- Scraped caption text data:
════════════════════

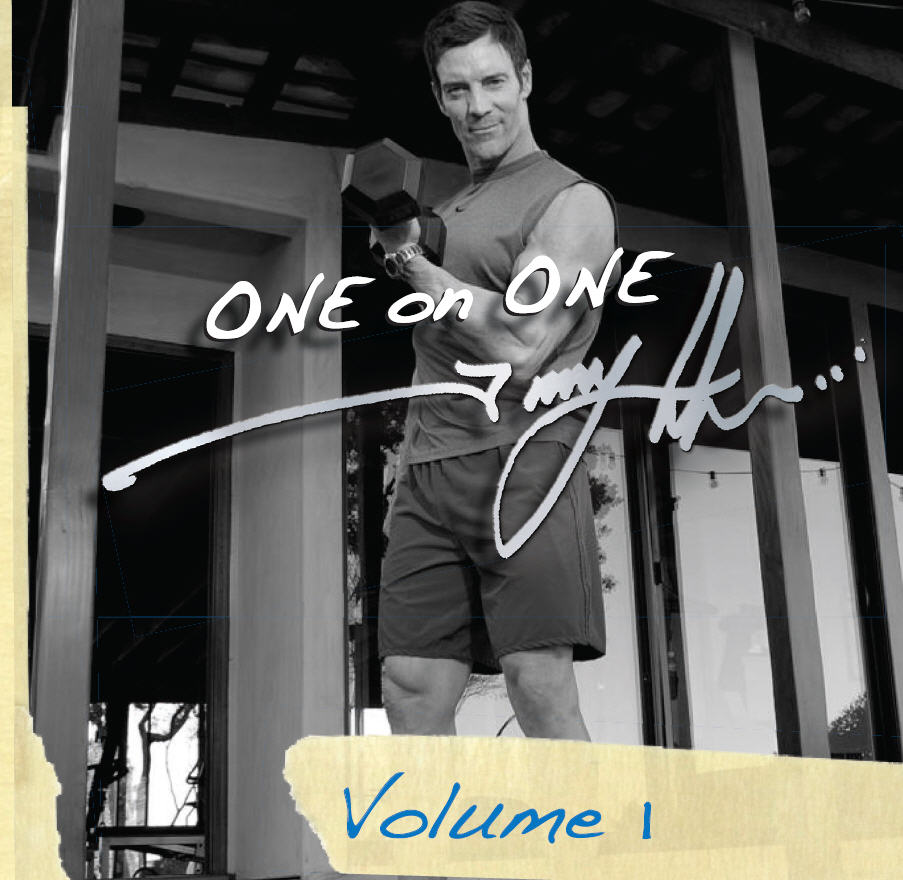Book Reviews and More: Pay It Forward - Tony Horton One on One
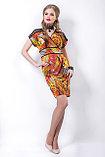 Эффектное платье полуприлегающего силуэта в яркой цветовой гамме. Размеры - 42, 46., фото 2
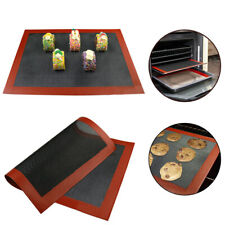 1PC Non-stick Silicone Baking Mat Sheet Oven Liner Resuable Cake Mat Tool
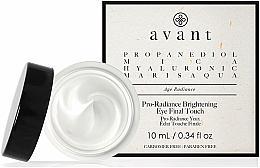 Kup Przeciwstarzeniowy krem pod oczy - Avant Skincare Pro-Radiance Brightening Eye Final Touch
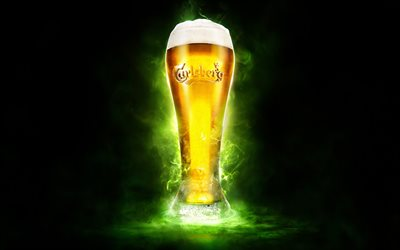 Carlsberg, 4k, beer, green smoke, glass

════════════════════

- INSTRUCTIONS TO FOLLOW: From the first line to the last, copy the records exactly and skip the pictures.

- EXERCISE RESULT:
Book Reviews and More: Pay It Forward - Tony Horton One on One
 Эффектное платье полуприлегающего силуэта в яркой цветовой гамме. Размеры - 42, 46., фото 2
 1PC Non-stick Silicone Baking Mat Sheet Oven Liner Resuable Cake Mat Tool
 Kup Przeciwstarzeniowy krem pod oczy - Avant Skincare Pro-Radiance Brightening Eye Final Touch
 Carlsberg, 4k, beer, green smoke, glass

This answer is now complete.